Efficacy and safety of apremilast monotherapy in moderate-to-severe plaque psoriasis: A systematic review and meta-analysis

Dermatol Ther. 2022 Jul;35(7):e15544. doi: 10.1111/dth.15544. Epub 2022 May 13.

Abstract

Psoriasis is a chronic, inflammatory, immune-mediated disease of the skin and joints. Plaque psoriasis is the most common clinical phenotype of psoriasis. Apremilast is an oral phosphodiesterase type 4 inhibitor recently approved by the US Food and Drug Administration (FDA) for the management of plaque psoriasis. The aim of this systematic review was to assess the efficacy and safety of apremilast monotherapy for the treatment of moderate-to-severe plaque psoriasis. This systematic review included randomized controlled trials (RCTs) comparing apremilast 20 mg twice daily (BID) and 30 mg BID with placebo for its efficacy on plaque psoriasis.
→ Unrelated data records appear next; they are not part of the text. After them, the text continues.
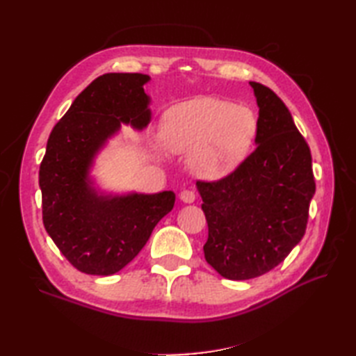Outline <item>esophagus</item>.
<instances>
[{
    "label": "esophagus",
    "mask_w": 356,
    "mask_h": 356,
    "mask_svg": "<svg viewBox=\"0 0 356 356\" xmlns=\"http://www.w3.org/2000/svg\"><path fill=\"white\" fill-rule=\"evenodd\" d=\"M180 200L185 203H193L195 200V193L191 190H184L180 193Z\"/></svg>",
    "instance_id": "obj_1"
}]
</instances>
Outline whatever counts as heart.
Here are the masks:
<instances>
[{"instance_id":"obj_1","label":"heart","mask_w":356,"mask_h":356,"mask_svg":"<svg viewBox=\"0 0 356 356\" xmlns=\"http://www.w3.org/2000/svg\"><path fill=\"white\" fill-rule=\"evenodd\" d=\"M163 142L174 153H193L202 177L218 179L243 161L257 133L252 110L217 97H197L165 113Z\"/></svg>"}]
</instances>
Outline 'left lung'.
I'll return each mask as SVG.
<instances>
[{
    "instance_id": "1",
    "label": "left lung",
    "mask_w": 356,
    "mask_h": 356,
    "mask_svg": "<svg viewBox=\"0 0 356 356\" xmlns=\"http://www.w3.org/2000/svg\"><path fill=\"white\" fill-rule=\"evenodd\" d=\"M259 105L257 147L228 176L197 180L208 223L207 261L228 280H249L282 263L303 238L315 194L312 156L284 102L249 82Z\"/></svg>"
}]
</instances>
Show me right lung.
<instances>
[{
  "mask_svg": "<svg viewBox=\"0 0 356 356\" xmlns=\"http://www.w3.org/2000/svg\"><path fill=\"white\" fill-rule=\"evenodd\" d=\"M142 73H105L78 95L53 127L40 166L42 223L59 251L78 270L111 275L145 246L154 226L174 207L172 191L97 195L87 174L96 151L122 122H149Z\"/></svg>",
  "mask_w": 356,
  "mask_h": 356,
  "instance_id": "obj_1",
  "label": "right lung"
}]
</instances>
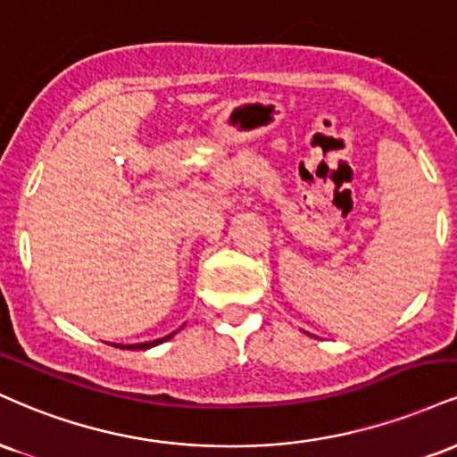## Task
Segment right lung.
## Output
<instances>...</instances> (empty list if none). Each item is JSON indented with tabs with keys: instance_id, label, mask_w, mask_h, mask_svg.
Wrapping results in <instances>:
<instances>
[{
	"instance_id": "1",
	"label": "right lung",
	"mask_w": 457,
	"mask_h": 457,
	"mask_svg": "<svg viewBox=\"0 0 457 457\" xmlns=\"http://www.w3.org/2000/svg\"><path fill=\"white\" fill-rule=\"evenodd\" d=\"M173 336L175 334H170V336H166V337H160V340H154V342H143V345H121L120 348H130V351H145V348H152V346L162 345V342L170 340V337H173Z\"/></svg>"
}]
</instances>
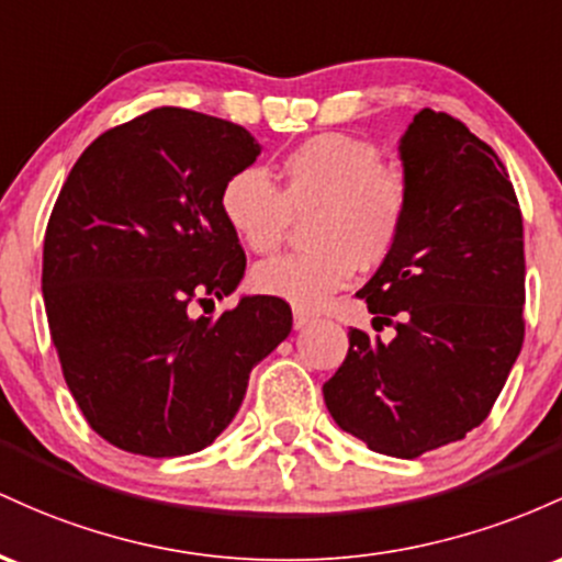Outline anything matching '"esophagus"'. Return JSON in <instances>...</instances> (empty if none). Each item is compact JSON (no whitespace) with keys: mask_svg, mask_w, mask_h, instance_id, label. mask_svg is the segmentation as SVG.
Masks as SVG:
<instances>
[{"mask_svg":"<svg viewBox=\"0 0 562 562\" xmlns=\"http://www.w3.org/2000/svg\"><path fill=\"white\" fill-rule=\"evenodd\" d=\"M311 321H313V313L302 311V307H294V329H305Z\"/></svg>","mask_w":562,"mask_h":562,"instance_id":"1","label":"esophagus"}]
</instances>
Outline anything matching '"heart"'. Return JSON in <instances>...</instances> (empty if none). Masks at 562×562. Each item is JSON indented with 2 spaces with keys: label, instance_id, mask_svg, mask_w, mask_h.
<instances>
[{
  "label": "heart",
  "instance_id": "obj_1",
  "mask_svg": "<svg viewBox=\"0 0 562 562\" xmlns=\"http://www.w3.org/2000/svg\"><path fill=\"white\" fill-rule=\"evenodd\" d=\"M281 188L262 167L225 180L220 212L233 236L255 255L286 241L294 217L307 223L311 249L265 260L251 286L268 297L315 307L352 279L393 255L412 212V182L398 164L382 161L374 143L348 135H315L281 161Z\"/></svg>",
  "mask_w": 562,
  "mask_h": 562
}]
</instances>
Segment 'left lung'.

We searched the Medline, Embase, and CENTRAL databases. We sought to evaluate the following outcomes: psoriasis area and severity index score (PASI)-50, PASI-75, PASI-90, static Physician Global Assessment (sPGA), and adverse events. The risk ratio (RR) was used to represent dichotomous outcomes and adverse events, and the data were pooled using the inverse variance weighting method. Eight RCTs that enrolled 2635 participants were deemed eligible. Apremilast 30 mg BID and 20 mg BID were significantly more efficacious than placebo in achieving PASI-75 over 16 weeks (RR = 4.60, 95% CI 3.29-6.41, and RR = 3.15, 95% CI 1.96-5.07, respectively). Apremilast 30 mg BID showed a significantly higher rate of adverse events than the placebo (RR = 1.24, 95% CI 1.16-1.33), whereas apremilast 20 mg BID did not exhibit any significant difference (RR = 1.13, 95% CI 0.91-1.42). This meta-analysis demonstrated that apremilast monotherapy is an effective therapeutic option for moderate-to-severe plaque psoriasis with acceptable tolerability and safety profile.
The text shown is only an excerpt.